What this exercise asks:
1: In the hymn of praise, through which brother does the Lord brighten the night?
2: Format every line of the listing as a JSON list of strings, one string per line, leaving out any blank lines.

* start Extract provided *

And he is beautiful and radiant in all his splendor!
Of You, Most High, he bears the likeness.

Be praised, my Lord, through Sister Moon and the stars;
in the heavens You have made them bright, precious and beautiful.
Be praised, my Lord, through Brothers Wind and Air,
and clouds and storms, and all the weather,
through which You give Your creatures sustenance.

Be praised, my Lord, through Sister Water;
she is very useful, and humble, and precious, and pure.
Be praised, my Lord, through Brother Fire,
through whom You brighten the night.
He is beautiful and cheerful, and powerful and strong.

Be praised, my Lord, through our sister Mother Earth, who feeds us and rules us,
and produces various fruits with colored flowers and herbs.

Be praised, my Lord, through those who forgive for love of You;
through those who endure sickness and trial.

* end Extract provided *
* start Recorded data *

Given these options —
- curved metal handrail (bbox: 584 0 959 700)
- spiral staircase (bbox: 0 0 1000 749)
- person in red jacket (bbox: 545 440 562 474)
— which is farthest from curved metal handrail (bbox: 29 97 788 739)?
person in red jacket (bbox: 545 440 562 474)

* end Recorded data *

Results for the exercise:
1: Brother Fire

2:
[
  "Given these options —",
  "- curved metal handrail (bbox: 584 0 959 700)",
  "- spiral staircase (bbox: 0 0 1000 749)",
  "- person in red jacket (bbox: 545 440 562 474)",
  "— which is farthest from curved metal handrail (bbox: 29 97 788 739)?",
  "person in red jacket (bbox: 545 440 562 474)"
]